Source passage ::

FERERO: A Flexible Framework for Preference-Guided Multi-Objective Learning

W1. In the introduction, the preference cones are not specified for the two examples, which causes confusion that the problem is not vector optimization.

Thanks for the suggestion. In the introduction, the cone is not specified, it can be any proper cone $C$ pre-defined by the user. Here, since we only intend to give application examples to motivate the problem, we do not intend to introduce the mathematical cone concept at this point.

However, to avoid confusion, we will add the cone $C$ in the revision by replacing Eq. (1.1), and (1.2) with the following equations.

$

&\mathrm{maximize}_ C~~ (f_ {\text{acc}}(\theta), f_ {\text{fair}}(\theta))^ {\top} ~~ \text{ s.t. } f_ {\text {fair }}(\theta) \geq \epsilon; \\ &\mathrm{maximize}_ C ~~ F(\theta):=(f_ 1(\theta), \ldots, f_ M(\theta))^ {\top} ~~ \text { s.t. } B F(\theta)=B v, B v=0 .

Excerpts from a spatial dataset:
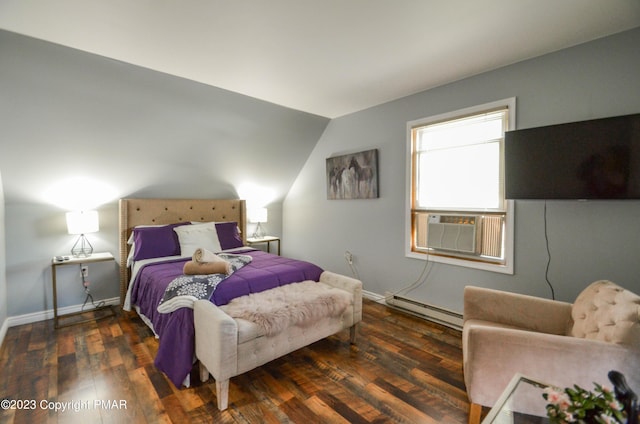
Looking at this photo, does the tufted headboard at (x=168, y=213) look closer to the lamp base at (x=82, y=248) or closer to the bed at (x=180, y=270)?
the bed at (x=180, y=270)

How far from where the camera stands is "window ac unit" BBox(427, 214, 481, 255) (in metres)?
2.76

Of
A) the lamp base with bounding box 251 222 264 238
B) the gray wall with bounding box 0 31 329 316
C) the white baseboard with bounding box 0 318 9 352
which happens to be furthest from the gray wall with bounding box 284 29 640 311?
the white baseboard with bounding box 0 318 9 352

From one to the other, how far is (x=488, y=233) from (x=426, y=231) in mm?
602

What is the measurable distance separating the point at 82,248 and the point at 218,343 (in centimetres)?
266

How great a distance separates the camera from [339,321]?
2.48 metres

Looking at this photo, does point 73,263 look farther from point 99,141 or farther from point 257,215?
point 257,215

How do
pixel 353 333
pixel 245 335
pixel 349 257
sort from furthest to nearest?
pixel 349 257, pixel 353 333, pixel 245 335

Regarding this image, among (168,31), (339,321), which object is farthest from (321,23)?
(339,321)

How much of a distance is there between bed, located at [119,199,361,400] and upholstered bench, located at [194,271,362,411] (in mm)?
21

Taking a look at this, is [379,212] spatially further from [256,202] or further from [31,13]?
[31,13]

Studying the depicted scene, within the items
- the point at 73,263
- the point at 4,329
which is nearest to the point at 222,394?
the point at 73,263

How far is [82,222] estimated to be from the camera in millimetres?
2988

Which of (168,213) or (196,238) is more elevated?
(168,213)

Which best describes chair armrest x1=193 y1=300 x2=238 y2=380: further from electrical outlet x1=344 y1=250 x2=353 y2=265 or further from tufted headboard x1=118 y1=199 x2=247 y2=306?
electrical outlet x1=344 y1=250 x2=353 y2=265
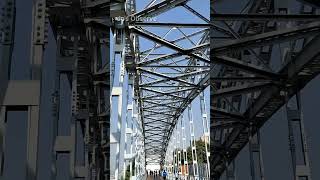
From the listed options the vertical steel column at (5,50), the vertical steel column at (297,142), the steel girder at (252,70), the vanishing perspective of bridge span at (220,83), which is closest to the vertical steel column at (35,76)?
the vertical steel column at (5,50)

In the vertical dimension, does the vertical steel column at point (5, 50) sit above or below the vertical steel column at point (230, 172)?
above

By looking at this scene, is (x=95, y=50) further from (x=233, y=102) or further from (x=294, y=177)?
(x=294, y=177)

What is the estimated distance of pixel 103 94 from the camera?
282 inches

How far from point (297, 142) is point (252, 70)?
1.41 m

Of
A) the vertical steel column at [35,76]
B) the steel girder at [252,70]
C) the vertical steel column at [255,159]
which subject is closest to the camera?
the vertical steel column at [35,76]

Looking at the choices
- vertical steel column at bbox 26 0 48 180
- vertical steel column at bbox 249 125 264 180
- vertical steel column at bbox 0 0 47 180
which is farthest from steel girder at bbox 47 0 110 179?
vertical steel column at bbox 249 125 264 180

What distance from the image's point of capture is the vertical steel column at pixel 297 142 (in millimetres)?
5977

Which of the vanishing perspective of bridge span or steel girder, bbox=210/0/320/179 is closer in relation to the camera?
the vanishing perspective of bridge span

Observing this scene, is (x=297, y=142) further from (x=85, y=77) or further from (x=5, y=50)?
Result: (x=5, y=50)

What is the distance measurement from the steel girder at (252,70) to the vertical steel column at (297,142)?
188 millimetres

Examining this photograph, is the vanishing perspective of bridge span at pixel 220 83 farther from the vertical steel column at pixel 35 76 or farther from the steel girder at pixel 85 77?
the vertical steel column at pixel 35 76

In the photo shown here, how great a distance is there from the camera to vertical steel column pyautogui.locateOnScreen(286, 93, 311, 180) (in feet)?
19.6

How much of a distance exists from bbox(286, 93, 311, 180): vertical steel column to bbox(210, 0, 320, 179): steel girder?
19 cm

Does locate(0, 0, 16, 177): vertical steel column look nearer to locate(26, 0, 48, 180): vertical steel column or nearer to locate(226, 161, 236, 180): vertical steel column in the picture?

Goal A ::
From the equations in the FERERO thread, list every function of θ that is written out explicitly.
Goal B ::
According to the FERERO thread, who defines the proper cone C in advance?
Goal C ::
Summarize the FERERO thread in two sentences.
Rely only on the FERERO thread, not on the entries.

Complete response A ::
f_acc(θ), f_fair(θ), F(θ), f_1(θ), f_M(θ)

Complete response B ::
The user pre-defines it.

Complete response C ::
A reviewer points out that the introduction does not specify the preference cones for its two examples, which causes confusion that the problem is not vector optimization. The authors reply that the cone can be any proper cone C pre-defined by the user and was left out because the examples only motivate the problem, but to avoid confusion they will add C in the revision by replacing Eq. (1.1) and (1.2).